[CONSIGNE]:
D'après le texte sur le film de Philippe Van Leeuw, pourquoi les migrants essaient-ils de traverser le désert près de Tucson malgré le danger ? Répondez en une à trois phrases.

[EXTRAIT CHOISI]:
Corinne Le Brun
27 September 2023
Jessica Comley (Vicky Krieps) est postée à Tucson, dans le désert, à la frontière entre le Mexique et l’Arizona. Malgré le danger, les migrants, désespérés, fuyant violences et pauvreté chez eux, tentent de traverser cette zone hostile, au péril de leur vie. Jessica est fière de défendre son pays, l’Amérique, contre le trafic de drogues et l’immigration illégale. Un jour, elle tue un jeune migrant, sous les yeux d’un vieil homme (1) et de son petit-fils, tous deux issus du peuple Tohono O’odham. Sa parole, de “vraie” Américaine, vaut-elle plus que celle de l’Amérindien qui était là des millénaires avant elle ? Après avoir abordé l’histoire du Rwanda déchiré dans Le jour où Dieu est parti en voyage (2009), puis le conflit syrien dans Insyriated (2017), le Belge Philippe Van Leeuw plante ses caméras dans le désert, à Tucson. Ici, pas de guerre en cours. De part et d’autre du mur, la tension gronde, irrespirable. Vicky Krieps se glisse avec aisance dans le rôle d’une garde-frontière dénuée de toute compassion. L’actrice luxembourgeoise qui a appris l’accent de l’Arizona, fait preuve d’une remarquable subtilité pour distiller le malaise, pour saisir la rage intérieure. Rencontre au BRIFF, à Bruxelles.

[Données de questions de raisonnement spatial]

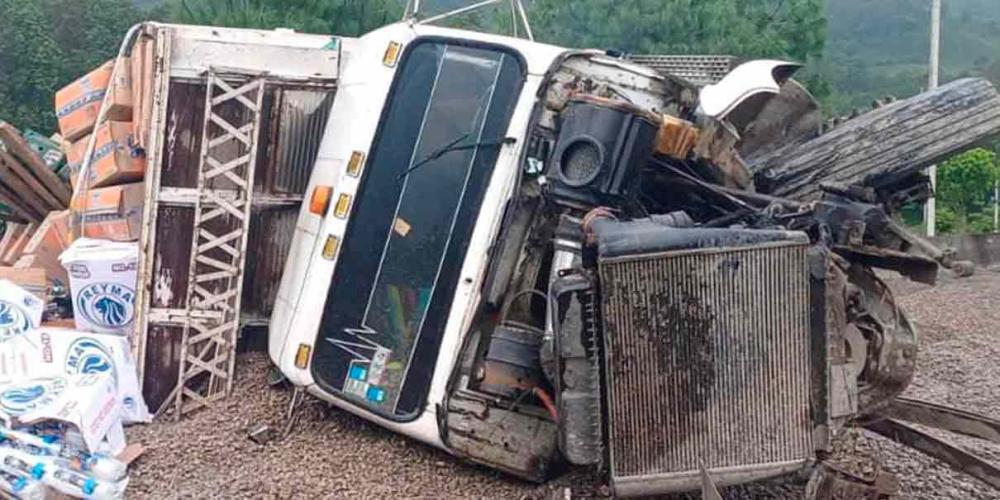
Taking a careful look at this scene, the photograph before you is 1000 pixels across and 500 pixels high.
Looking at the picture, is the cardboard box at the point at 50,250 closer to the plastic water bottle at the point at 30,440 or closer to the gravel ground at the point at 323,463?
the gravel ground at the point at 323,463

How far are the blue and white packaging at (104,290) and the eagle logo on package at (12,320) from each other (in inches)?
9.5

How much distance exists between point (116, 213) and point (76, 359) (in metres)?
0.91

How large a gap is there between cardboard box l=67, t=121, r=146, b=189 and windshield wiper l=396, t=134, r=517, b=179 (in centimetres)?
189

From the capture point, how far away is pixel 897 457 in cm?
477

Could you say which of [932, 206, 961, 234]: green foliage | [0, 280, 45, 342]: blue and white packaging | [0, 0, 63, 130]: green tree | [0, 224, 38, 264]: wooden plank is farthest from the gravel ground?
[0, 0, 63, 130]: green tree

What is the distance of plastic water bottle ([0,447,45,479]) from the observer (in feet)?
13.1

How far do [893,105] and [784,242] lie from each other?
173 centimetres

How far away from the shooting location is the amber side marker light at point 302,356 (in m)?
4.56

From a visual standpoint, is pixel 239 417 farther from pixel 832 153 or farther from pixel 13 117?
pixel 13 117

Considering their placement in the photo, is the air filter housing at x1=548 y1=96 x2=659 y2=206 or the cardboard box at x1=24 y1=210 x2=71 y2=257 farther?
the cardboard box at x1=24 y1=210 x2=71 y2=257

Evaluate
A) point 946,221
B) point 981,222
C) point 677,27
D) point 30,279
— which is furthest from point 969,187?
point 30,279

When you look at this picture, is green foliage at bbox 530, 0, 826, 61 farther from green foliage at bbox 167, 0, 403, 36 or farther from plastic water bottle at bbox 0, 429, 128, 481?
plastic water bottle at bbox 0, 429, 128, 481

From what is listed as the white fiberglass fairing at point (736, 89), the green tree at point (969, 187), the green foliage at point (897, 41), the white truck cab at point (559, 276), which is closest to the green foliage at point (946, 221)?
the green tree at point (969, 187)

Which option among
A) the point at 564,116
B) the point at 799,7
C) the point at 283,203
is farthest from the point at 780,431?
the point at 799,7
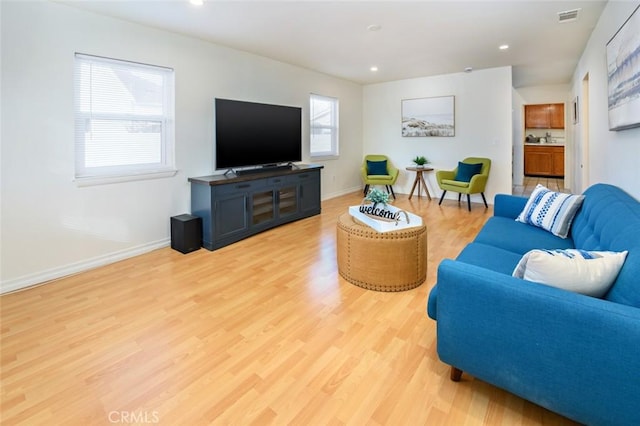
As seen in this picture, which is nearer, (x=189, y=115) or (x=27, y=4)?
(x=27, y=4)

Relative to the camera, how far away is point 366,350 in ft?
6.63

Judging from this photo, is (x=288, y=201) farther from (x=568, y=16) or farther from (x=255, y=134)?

[RÉPONSE]:
Les migrants sont désespérés et fuient la violence et la pauvreté de leur pays. C'est pour cela qu'ils tentent de traverser cette zone hostile malgré le danger, au péril de leur vie.